▶ _EXERCISE_
Each line below either holds the string "signals" or doesn't. Count those that do and give only the number.

-=-=-=-=-

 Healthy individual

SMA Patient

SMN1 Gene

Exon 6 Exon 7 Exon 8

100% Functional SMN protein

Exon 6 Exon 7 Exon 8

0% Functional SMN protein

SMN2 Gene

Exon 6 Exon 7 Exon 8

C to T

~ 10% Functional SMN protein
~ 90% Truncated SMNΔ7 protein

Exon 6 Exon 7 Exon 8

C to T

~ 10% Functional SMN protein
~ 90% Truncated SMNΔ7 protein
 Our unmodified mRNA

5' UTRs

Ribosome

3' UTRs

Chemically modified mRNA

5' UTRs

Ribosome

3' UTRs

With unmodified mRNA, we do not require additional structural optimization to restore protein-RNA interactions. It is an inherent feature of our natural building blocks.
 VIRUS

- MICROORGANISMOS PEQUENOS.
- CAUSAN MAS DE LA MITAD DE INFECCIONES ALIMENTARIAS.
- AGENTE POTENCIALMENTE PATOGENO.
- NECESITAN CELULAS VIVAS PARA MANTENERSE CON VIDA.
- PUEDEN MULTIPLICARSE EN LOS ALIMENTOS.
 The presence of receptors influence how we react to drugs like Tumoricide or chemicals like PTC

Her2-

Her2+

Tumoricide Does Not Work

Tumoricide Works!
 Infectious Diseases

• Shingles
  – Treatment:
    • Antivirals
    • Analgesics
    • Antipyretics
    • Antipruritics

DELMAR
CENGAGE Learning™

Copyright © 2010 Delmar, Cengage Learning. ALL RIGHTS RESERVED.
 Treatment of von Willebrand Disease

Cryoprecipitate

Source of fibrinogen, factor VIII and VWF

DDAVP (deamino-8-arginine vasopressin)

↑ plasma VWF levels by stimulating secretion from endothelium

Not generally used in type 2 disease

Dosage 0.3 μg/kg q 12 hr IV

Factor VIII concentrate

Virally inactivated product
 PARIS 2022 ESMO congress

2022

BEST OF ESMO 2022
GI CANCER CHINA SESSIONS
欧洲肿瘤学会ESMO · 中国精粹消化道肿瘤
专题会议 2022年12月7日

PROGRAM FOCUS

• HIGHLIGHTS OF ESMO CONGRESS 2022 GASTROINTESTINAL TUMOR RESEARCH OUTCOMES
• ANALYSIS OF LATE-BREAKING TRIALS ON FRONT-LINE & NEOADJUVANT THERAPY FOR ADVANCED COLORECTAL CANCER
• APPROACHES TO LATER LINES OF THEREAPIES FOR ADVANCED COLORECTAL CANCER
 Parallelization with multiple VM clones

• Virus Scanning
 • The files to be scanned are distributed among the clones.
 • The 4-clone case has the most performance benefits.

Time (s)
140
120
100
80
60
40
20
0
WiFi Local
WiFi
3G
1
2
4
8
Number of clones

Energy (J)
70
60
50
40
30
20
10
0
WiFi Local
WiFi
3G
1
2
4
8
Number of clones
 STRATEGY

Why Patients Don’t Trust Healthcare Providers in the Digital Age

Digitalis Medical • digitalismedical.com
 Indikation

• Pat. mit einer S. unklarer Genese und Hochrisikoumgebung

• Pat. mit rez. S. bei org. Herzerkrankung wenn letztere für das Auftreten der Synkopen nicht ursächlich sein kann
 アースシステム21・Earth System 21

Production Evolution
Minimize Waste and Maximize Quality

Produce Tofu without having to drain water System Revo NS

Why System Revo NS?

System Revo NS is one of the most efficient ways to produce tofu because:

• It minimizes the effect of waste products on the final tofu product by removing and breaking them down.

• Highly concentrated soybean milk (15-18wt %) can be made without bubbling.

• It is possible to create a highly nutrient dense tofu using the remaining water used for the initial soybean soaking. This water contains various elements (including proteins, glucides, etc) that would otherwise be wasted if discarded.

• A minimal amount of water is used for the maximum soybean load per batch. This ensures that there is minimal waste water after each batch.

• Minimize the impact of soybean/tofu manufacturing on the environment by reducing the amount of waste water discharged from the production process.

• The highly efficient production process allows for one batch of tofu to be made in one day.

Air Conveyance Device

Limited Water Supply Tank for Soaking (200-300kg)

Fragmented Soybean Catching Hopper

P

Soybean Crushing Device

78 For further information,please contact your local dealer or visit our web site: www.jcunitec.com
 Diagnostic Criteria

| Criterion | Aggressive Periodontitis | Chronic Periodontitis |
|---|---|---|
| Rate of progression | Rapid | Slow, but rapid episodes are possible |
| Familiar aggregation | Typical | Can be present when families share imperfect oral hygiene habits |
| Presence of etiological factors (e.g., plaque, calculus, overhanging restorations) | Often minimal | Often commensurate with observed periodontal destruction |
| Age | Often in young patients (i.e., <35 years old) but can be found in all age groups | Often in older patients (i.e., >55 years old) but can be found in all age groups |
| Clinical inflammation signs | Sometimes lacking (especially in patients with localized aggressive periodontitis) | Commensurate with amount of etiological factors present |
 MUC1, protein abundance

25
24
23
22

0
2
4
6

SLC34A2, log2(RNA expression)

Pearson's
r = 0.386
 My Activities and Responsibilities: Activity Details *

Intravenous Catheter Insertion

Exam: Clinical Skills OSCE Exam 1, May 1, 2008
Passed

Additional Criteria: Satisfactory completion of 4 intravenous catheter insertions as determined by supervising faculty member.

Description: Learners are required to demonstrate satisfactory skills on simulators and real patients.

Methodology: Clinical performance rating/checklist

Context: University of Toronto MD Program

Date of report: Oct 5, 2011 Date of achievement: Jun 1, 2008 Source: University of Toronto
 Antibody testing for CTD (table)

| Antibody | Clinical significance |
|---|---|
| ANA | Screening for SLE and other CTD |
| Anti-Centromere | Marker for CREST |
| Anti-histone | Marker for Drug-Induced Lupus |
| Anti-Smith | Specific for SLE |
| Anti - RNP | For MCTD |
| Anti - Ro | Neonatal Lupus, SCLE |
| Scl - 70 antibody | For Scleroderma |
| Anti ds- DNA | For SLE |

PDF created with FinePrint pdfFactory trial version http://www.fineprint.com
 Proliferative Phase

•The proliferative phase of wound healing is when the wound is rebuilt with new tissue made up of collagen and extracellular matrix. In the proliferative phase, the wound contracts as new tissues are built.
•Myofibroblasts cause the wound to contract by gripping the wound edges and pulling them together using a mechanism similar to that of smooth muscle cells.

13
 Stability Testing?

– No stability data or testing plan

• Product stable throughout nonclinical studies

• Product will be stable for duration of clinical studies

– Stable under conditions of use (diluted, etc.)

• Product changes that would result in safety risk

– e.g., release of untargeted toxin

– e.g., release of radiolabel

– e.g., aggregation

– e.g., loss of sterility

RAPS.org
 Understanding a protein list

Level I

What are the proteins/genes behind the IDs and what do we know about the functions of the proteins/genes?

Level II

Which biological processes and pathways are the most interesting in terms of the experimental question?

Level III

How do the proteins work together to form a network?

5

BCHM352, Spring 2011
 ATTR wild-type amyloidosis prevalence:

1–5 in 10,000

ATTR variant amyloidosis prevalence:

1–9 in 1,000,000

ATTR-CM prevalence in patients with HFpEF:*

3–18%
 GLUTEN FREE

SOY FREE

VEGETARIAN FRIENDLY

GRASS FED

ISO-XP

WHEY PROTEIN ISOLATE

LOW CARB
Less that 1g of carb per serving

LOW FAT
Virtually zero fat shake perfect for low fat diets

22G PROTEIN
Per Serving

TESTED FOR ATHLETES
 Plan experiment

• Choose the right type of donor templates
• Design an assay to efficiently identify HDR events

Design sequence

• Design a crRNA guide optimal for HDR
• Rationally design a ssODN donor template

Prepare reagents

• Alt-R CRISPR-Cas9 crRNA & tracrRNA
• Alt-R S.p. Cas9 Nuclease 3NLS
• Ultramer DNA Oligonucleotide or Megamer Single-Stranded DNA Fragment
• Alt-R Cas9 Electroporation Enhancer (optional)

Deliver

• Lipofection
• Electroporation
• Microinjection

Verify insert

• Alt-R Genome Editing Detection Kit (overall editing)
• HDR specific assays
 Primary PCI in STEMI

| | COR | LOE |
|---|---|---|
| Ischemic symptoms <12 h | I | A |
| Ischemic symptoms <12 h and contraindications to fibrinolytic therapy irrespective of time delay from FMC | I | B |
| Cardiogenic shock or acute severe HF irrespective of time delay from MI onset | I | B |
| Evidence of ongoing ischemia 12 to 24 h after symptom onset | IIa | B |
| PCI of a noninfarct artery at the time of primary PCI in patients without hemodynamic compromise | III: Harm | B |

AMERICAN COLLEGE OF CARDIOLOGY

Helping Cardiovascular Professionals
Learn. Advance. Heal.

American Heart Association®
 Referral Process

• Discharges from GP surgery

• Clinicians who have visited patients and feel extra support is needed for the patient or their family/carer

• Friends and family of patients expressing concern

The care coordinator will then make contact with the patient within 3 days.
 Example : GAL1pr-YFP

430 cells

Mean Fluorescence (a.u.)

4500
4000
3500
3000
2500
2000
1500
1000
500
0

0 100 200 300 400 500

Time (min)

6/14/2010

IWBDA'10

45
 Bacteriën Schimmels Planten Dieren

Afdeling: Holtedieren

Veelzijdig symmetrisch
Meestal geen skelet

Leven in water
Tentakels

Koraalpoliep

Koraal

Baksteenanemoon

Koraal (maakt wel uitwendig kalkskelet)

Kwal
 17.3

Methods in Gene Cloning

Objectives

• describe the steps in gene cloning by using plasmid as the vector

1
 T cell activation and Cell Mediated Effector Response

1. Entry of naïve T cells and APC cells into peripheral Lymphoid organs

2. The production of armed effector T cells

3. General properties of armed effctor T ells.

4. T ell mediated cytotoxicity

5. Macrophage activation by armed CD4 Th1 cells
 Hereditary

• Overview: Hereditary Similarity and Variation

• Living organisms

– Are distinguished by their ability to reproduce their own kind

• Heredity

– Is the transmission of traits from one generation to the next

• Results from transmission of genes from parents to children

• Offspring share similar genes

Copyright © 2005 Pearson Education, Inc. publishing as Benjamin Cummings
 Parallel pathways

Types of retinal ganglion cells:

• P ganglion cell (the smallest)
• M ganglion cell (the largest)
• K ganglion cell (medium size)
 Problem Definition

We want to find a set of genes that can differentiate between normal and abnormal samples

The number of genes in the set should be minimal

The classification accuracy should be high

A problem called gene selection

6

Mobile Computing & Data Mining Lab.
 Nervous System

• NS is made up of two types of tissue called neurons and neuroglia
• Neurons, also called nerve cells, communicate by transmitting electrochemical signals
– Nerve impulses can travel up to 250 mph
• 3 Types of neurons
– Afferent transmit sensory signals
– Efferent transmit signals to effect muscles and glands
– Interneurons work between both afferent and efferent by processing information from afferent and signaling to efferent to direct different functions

-=-=-=-=-

▶ _PROBLEM SOLUTION_
3